*Information*.
++++++++++

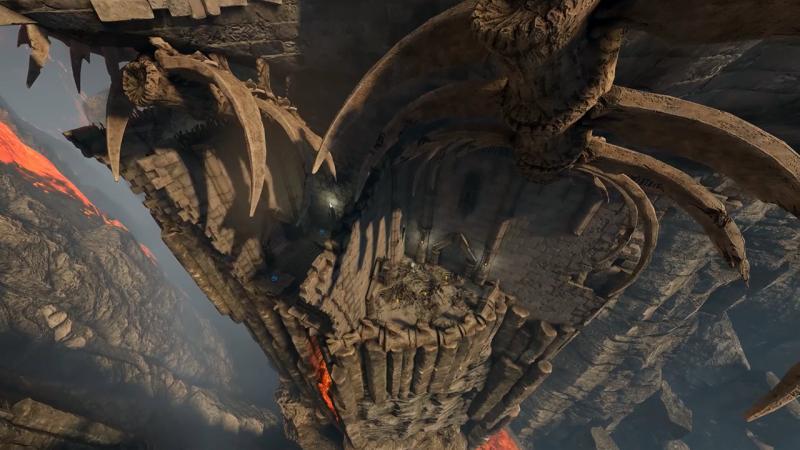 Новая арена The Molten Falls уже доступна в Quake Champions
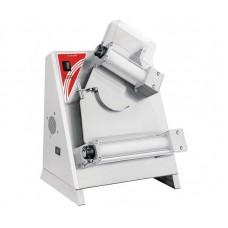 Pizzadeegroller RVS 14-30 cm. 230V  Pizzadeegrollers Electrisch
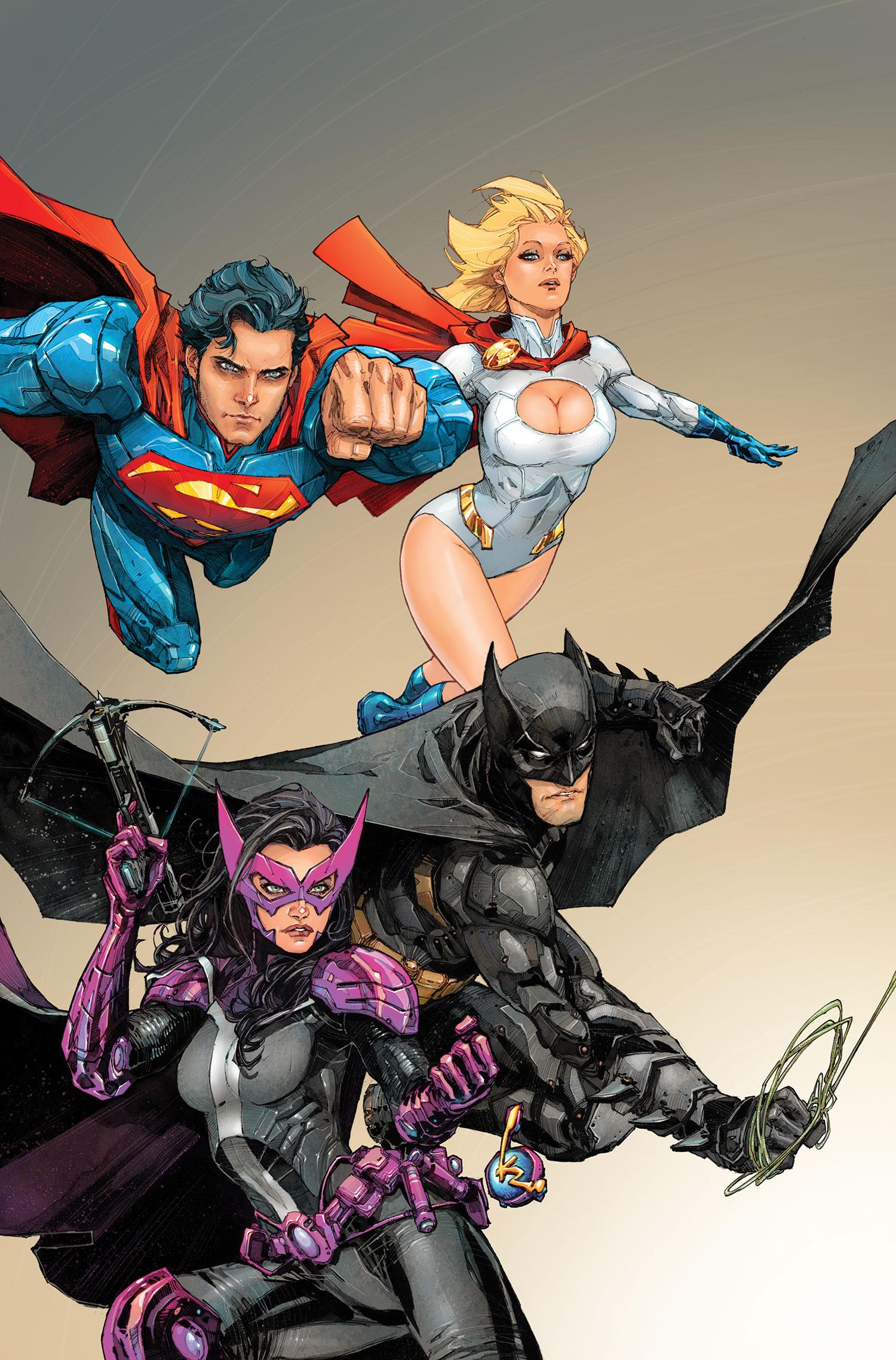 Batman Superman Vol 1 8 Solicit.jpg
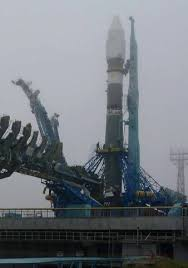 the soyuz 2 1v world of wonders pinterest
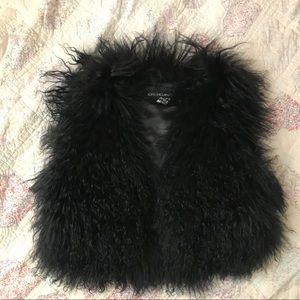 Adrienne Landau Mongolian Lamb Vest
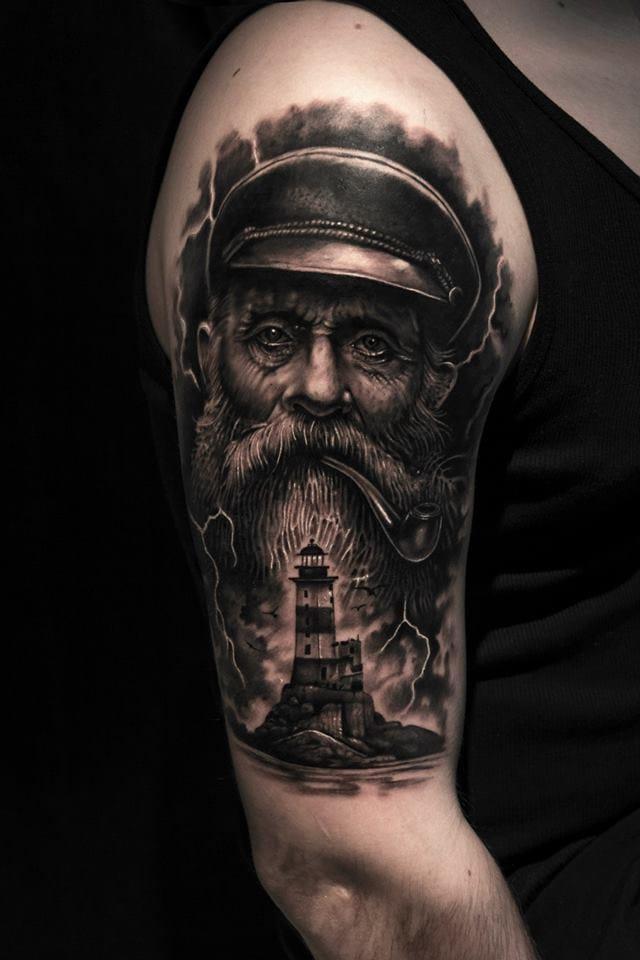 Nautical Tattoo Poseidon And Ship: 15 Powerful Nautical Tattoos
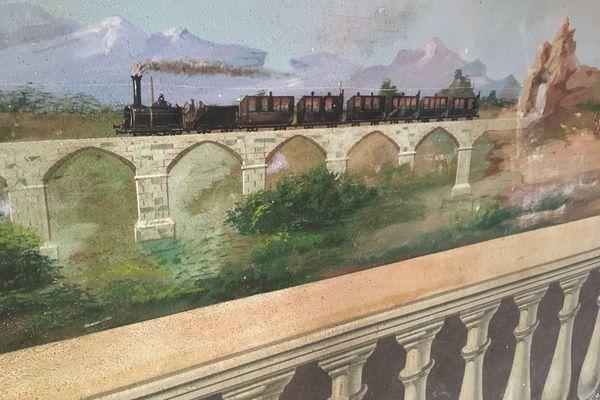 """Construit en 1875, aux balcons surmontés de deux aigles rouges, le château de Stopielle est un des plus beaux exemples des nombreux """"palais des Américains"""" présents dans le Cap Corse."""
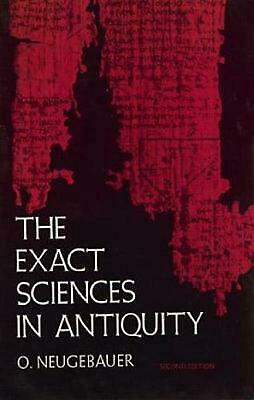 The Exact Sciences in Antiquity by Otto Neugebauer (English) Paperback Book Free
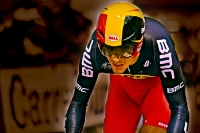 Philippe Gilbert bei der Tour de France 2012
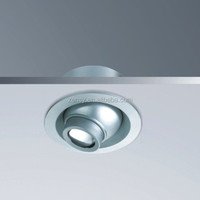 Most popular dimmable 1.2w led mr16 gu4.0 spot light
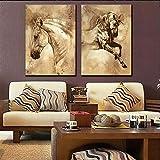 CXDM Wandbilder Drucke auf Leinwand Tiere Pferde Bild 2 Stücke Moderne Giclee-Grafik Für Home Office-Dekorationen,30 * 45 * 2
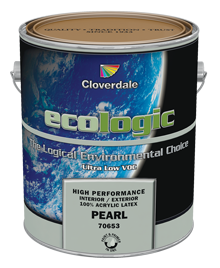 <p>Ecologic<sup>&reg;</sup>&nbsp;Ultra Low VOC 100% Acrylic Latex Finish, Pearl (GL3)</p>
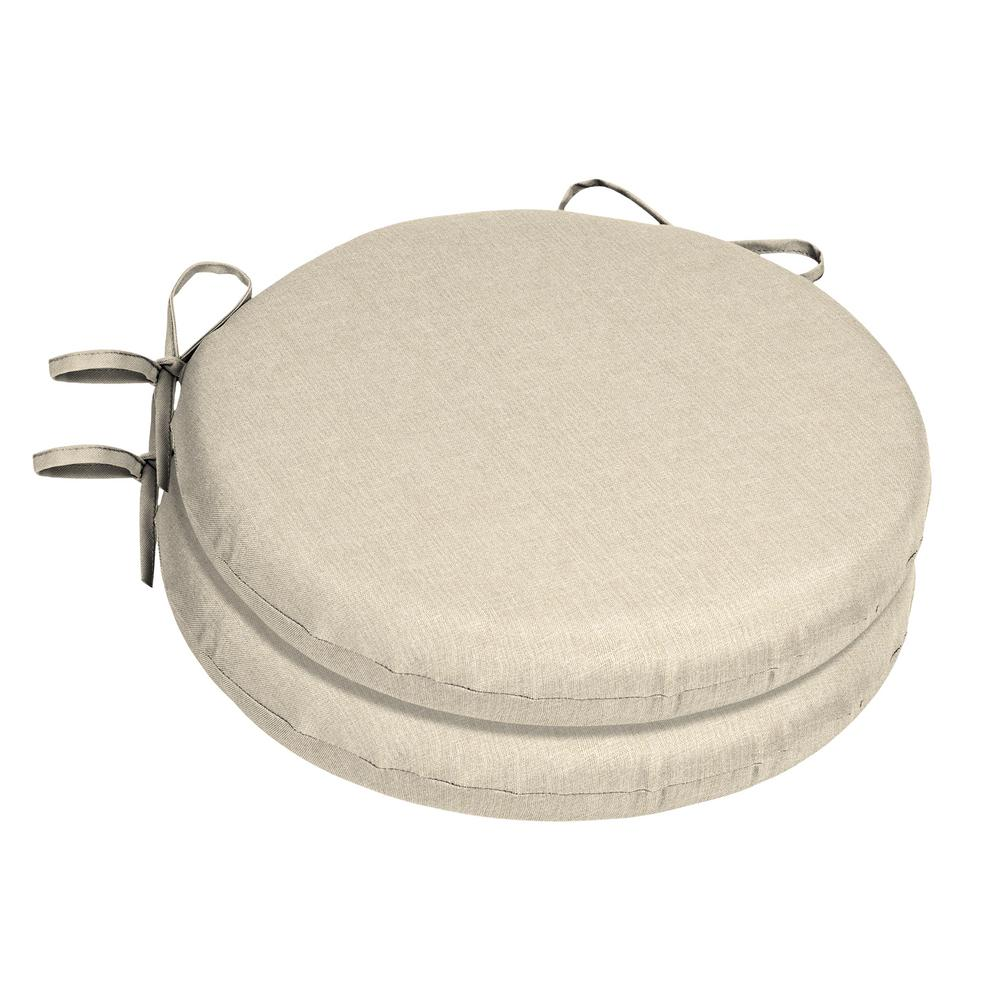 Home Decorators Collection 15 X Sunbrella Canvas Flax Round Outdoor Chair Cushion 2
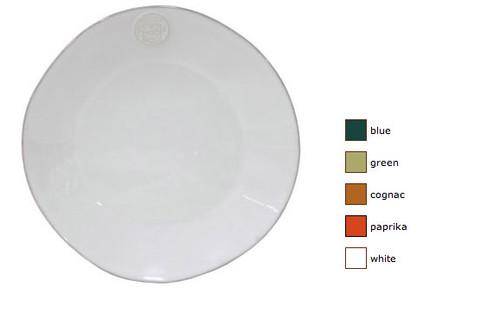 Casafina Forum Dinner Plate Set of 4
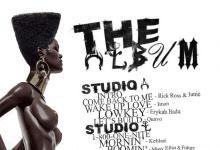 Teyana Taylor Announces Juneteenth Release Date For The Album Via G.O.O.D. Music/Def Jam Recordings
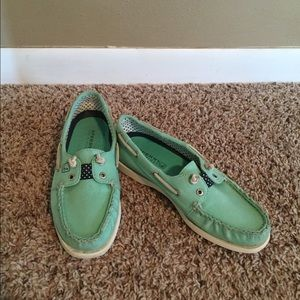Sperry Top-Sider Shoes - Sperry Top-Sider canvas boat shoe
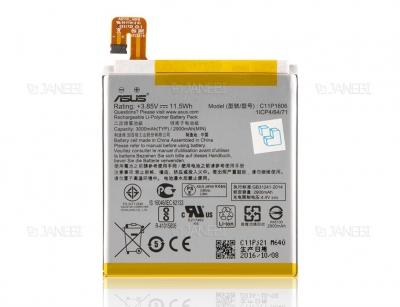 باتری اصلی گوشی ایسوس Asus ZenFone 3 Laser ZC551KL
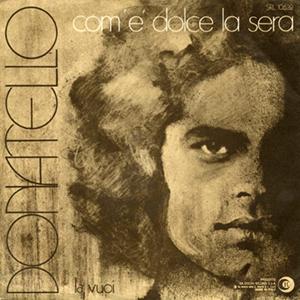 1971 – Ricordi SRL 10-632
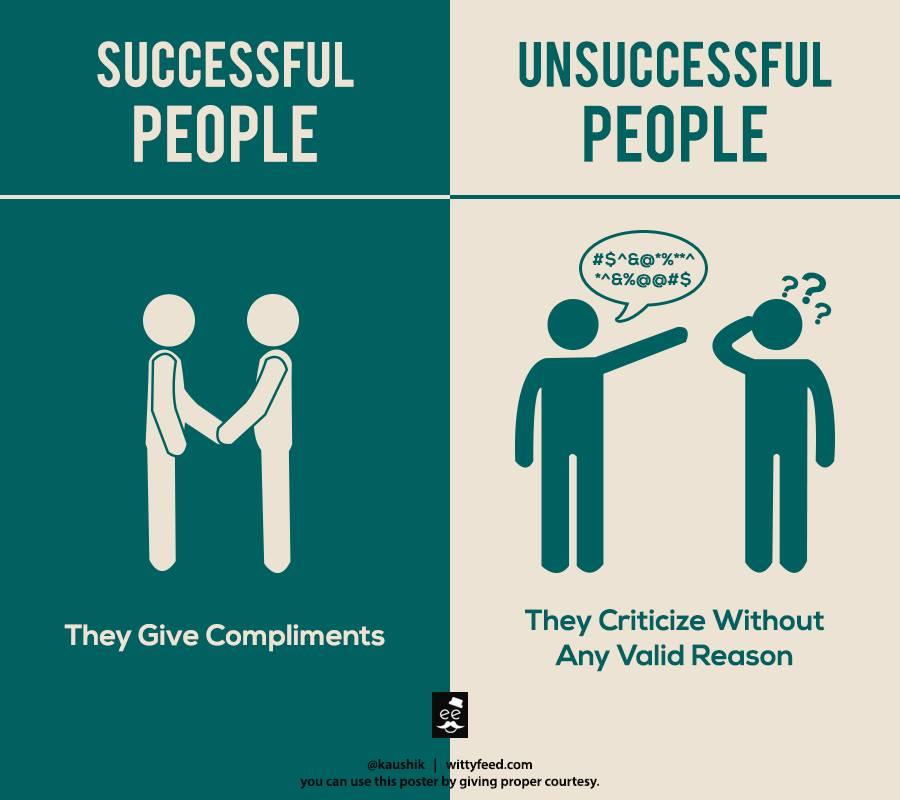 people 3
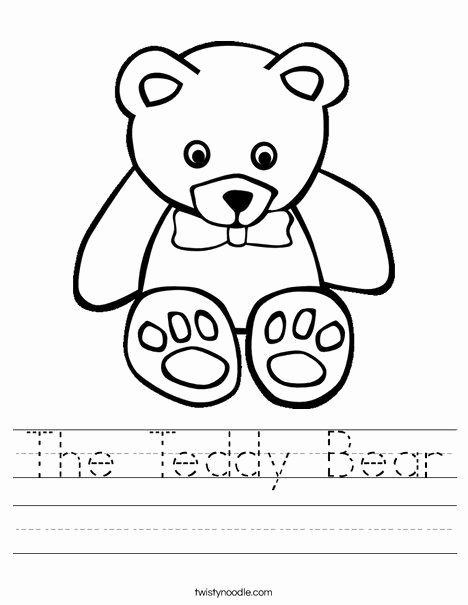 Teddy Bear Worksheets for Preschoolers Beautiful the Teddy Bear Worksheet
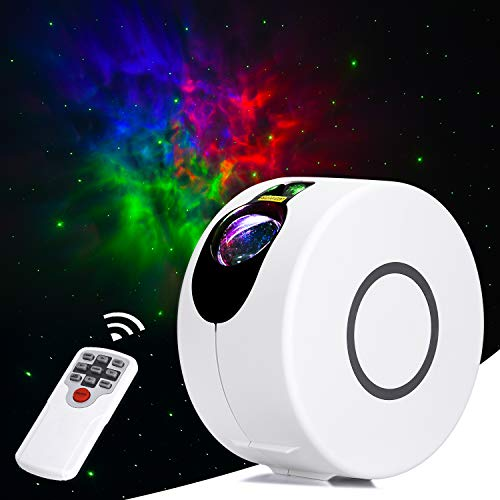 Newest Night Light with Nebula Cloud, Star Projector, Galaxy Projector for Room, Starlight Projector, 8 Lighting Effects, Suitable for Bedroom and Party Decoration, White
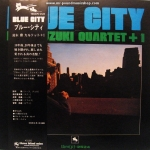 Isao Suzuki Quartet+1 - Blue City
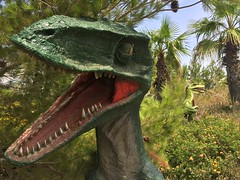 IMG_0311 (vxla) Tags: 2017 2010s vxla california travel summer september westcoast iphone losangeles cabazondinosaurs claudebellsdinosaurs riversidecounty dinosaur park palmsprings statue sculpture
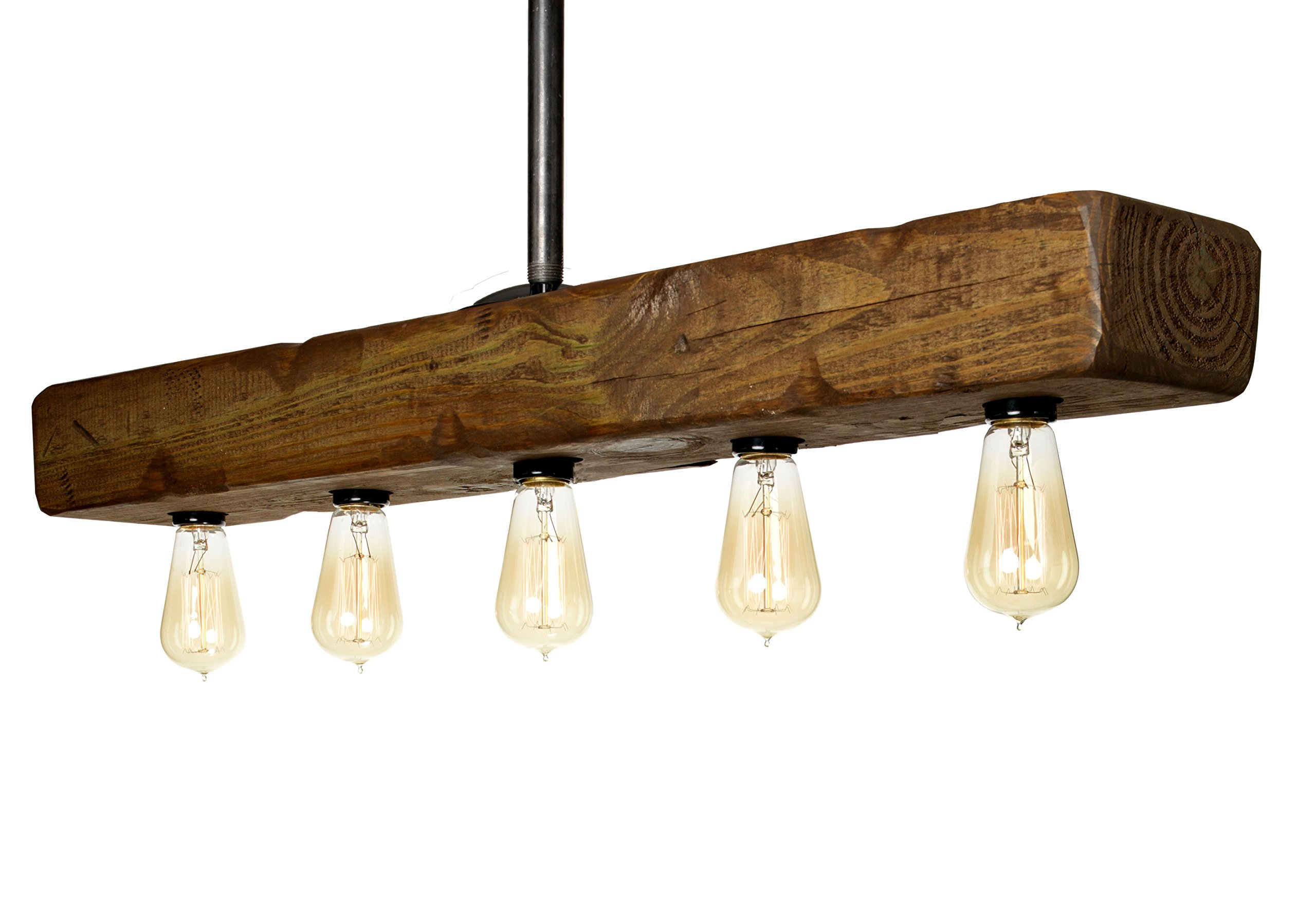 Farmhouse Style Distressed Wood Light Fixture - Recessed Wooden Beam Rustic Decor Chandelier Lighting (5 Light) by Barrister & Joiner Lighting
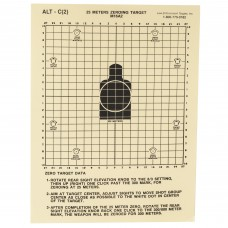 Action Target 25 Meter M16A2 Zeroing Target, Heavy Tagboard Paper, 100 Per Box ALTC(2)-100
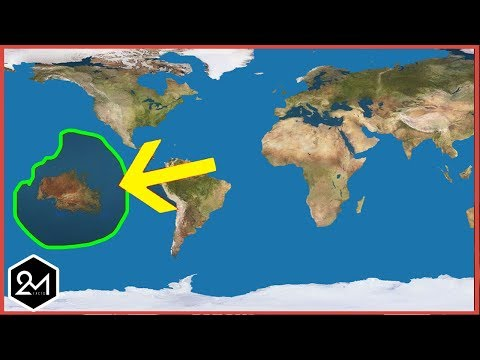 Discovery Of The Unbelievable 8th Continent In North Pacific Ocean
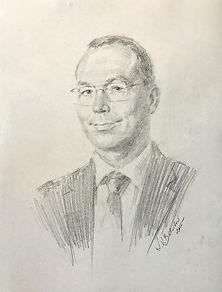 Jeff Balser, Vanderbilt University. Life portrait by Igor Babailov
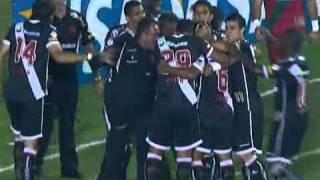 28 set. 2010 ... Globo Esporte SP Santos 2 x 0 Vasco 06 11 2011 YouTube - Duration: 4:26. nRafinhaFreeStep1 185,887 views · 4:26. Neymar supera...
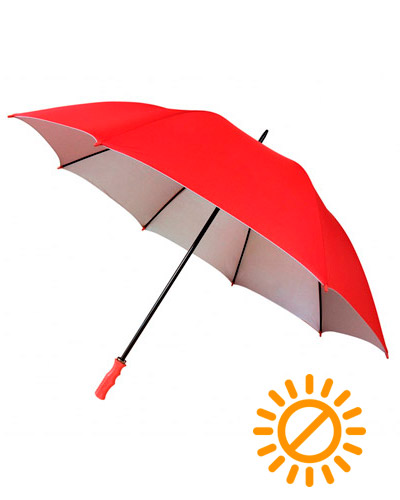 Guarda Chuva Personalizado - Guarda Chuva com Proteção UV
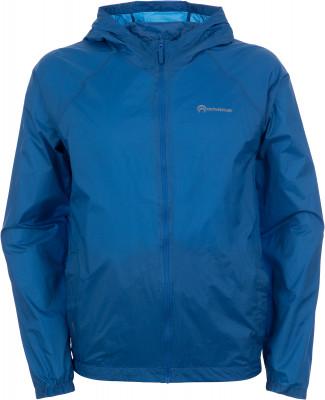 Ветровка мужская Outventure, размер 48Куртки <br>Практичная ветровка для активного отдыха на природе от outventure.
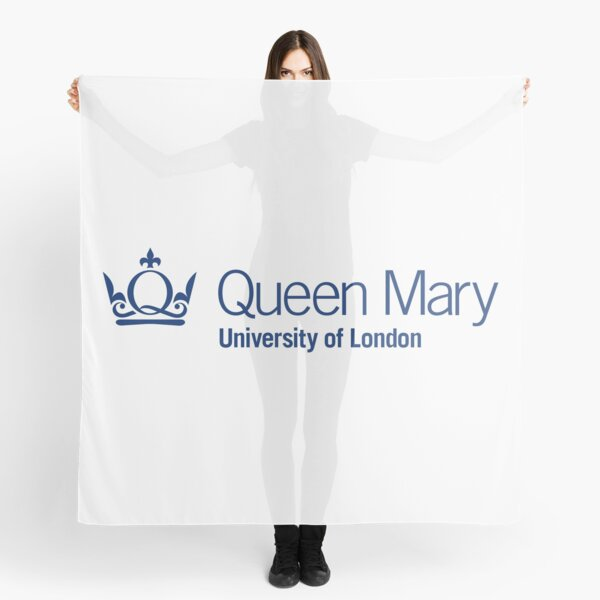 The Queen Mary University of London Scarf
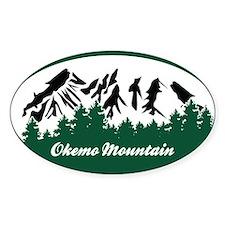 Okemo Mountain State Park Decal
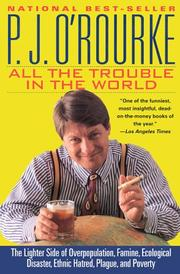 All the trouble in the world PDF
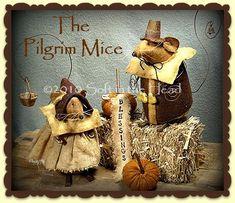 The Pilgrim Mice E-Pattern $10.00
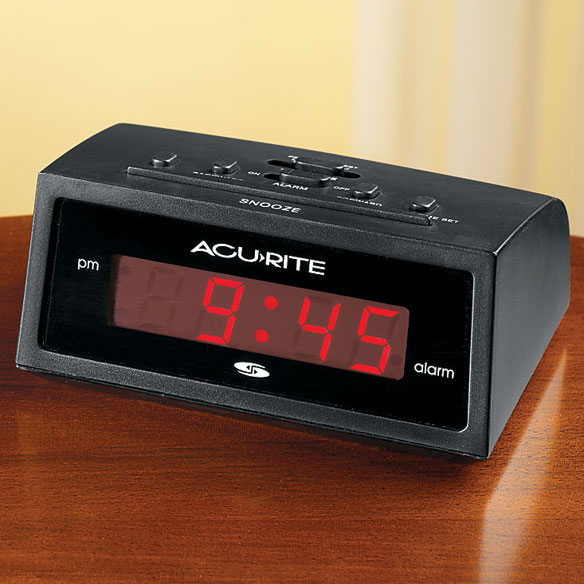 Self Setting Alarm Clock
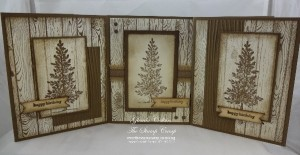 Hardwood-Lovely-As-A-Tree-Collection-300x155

++++++++++

*Exercise goal*. Above are the records. Copy only the lines from the one with "باتری اصلی گوشی" through the one with "Isao Suzuki Quartet+1 - Blue City", exactly, with no pictures.

*Response area*.
 باتری اصلی گوشی ایسوس Asus ZenFone 3 Laser ZC551KL
 1971 – Ricordi SRL 10-632
 people 3
 Teddy Bear Worksheets for Preschoolers Beautiful the Teddy Bear Worksheet
 Newest Night Light with Nebula Cloud, Star Projector, Galaxy Projector for Room, Starlight Projector, 8 Lighting Effects, Suitable for Bedroom and Party Decoration, White
 Isao Suzuki Quartet+1 - Blue City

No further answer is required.